After an exhaustive study, the National Research Council
concluded: "Identifying terrorists from the huge flow of internet
traffic was extremely difficult."
The National Research Council (NRC) said the terrorist threat to
the US was real and serious. However the NRC questioned whether it
warranted
the corrosion of civil liberties posed by counter-terrorism
methods. "The threat does not justify government activities
that violate the law, or fundamental changes in the level of
privacy protection to which Americans are entitled," it
said.
"Each time a person makes a telephone call, uses a credit card,
pays taxes or takes a trip, he or she leaves digital tracks,
records that often end up in massive corporate or government
databases," the council said.
"Through formal or informal agreements, government has access to
much of the data owned by private sector companies. Agencies use
sophisticated techniques to mine some of these databases, searching
for information on particular suspects and looking for unusual
patterns of activity that may indicate a terrorist network. But
successfully identifying signs of terrorist activity in these
masses of data is extremely difficult," the council said.
This assessment came a week after it was revealed the UK
government had given GCHQ, its electronic surveillance unit, £1bn
for a
pilot project to develop a centralised database of all electronic
communications, including internet phone calls and searches.
The project, the Interception Modernisation Programme (IMP), could
cost as much as £12bn, reports say.
The project would depend on the development of technology that
would copy all communications traffic from telecommunications
suppliers and internet service providers.
The technique,
known as profiling, is widely used by retail and marketing
companies as well as law enforcement agencies.

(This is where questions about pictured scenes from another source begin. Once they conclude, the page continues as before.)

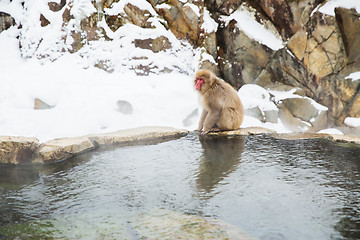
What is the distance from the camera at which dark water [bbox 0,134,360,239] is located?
5.46 feet

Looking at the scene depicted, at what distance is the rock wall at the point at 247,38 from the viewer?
6902 millimetres

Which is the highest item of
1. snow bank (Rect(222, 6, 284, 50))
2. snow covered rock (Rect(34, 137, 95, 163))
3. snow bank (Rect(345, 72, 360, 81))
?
snow bank (Rect(222, 6, 284, 50))

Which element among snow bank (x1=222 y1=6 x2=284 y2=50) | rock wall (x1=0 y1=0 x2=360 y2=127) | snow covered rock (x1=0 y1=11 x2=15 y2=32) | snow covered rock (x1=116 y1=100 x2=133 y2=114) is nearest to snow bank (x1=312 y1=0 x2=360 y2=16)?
rock wall (x1=0 y1=0 x2=360 y2=127)

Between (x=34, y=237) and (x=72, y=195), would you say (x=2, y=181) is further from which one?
(x=34, y=237)

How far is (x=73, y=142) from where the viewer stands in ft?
10.7

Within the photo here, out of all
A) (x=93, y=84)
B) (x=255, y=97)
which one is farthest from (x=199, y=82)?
(x=255, y=97)

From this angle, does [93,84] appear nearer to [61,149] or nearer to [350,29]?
[61,149]

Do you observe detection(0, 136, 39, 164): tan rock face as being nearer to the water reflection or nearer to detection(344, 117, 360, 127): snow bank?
the water reflection

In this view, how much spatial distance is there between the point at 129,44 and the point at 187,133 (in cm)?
364

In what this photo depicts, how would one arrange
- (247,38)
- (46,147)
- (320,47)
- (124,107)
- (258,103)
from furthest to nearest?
(247,38)
(320,47)
(258,103)
(124,107)
(46,147)

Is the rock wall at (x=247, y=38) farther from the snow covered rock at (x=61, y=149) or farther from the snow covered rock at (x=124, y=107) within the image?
the snow covered rock at (x=61, y=149)

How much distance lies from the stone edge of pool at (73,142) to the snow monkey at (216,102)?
0.15 m

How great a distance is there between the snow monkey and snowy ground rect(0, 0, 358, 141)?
1.02 feet

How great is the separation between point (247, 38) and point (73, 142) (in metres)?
5.85
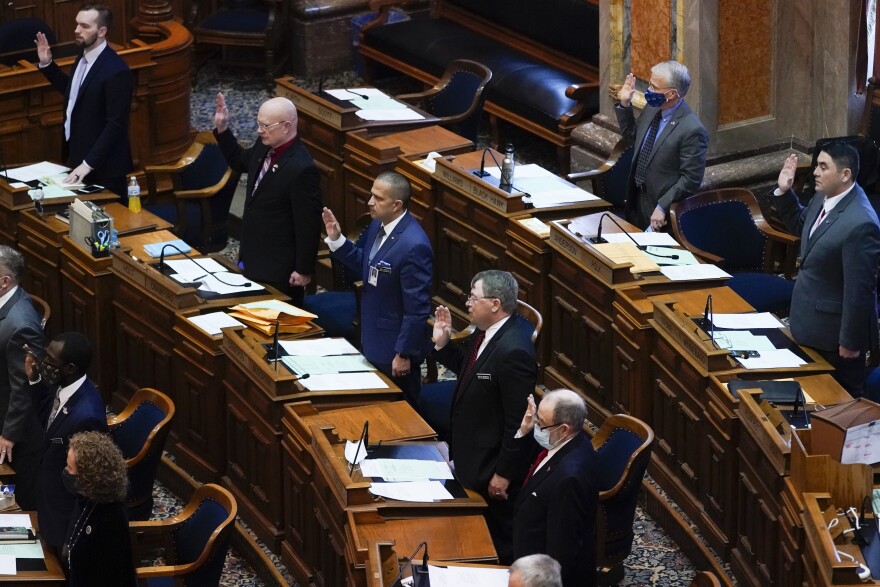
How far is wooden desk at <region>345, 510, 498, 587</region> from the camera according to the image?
5.57 m

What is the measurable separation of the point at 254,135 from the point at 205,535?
590 cm

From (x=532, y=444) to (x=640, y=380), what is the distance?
1.04m

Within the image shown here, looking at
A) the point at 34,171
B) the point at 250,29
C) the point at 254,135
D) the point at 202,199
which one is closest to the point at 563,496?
the point at 202,199

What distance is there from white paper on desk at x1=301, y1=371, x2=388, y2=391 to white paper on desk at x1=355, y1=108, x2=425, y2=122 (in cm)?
298

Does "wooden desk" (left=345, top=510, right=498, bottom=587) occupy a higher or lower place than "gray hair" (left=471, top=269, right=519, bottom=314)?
lower

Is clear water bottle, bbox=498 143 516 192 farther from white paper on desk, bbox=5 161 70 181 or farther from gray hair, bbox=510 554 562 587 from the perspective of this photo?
gray hair, bbox=510 554 562 587

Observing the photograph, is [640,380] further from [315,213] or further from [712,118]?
[712,118]

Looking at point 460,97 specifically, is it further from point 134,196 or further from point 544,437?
point 544,437

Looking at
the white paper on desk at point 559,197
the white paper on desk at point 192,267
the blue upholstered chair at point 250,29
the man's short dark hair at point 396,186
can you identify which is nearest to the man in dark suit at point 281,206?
the white paper on desk at point 192,267

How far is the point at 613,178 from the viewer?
8.95m

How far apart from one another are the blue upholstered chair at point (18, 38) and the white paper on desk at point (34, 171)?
1.63 metres

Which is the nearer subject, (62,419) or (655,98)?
(62,419)

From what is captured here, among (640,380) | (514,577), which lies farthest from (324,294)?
(514,577)

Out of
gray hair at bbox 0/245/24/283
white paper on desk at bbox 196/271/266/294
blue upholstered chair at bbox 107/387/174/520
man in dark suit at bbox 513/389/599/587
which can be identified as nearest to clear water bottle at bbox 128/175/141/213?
white paper on desk at bbox 196/271/266/294
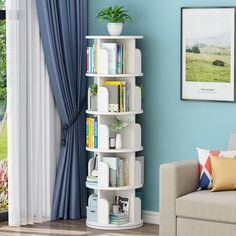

Profiling is also used to detect fraudsters. The Insurance Fraud
Bureau has successfully used network detection and profiling
software from UK software house Detica to reveal gangs that rip off
insurers.
The NRC called for every electronic surveillance project to be
evaluated before, during and after the project to determine its
cost effectiveness. It also called for innocent people
misidentified through a data mining project "to be given a
meaningful form of redress".
The NRC's study, "Protecting individual privacy in the struggle
against terrorists", was sponsored by the US Department of Homeland
Security and the National Science Foundation, among others.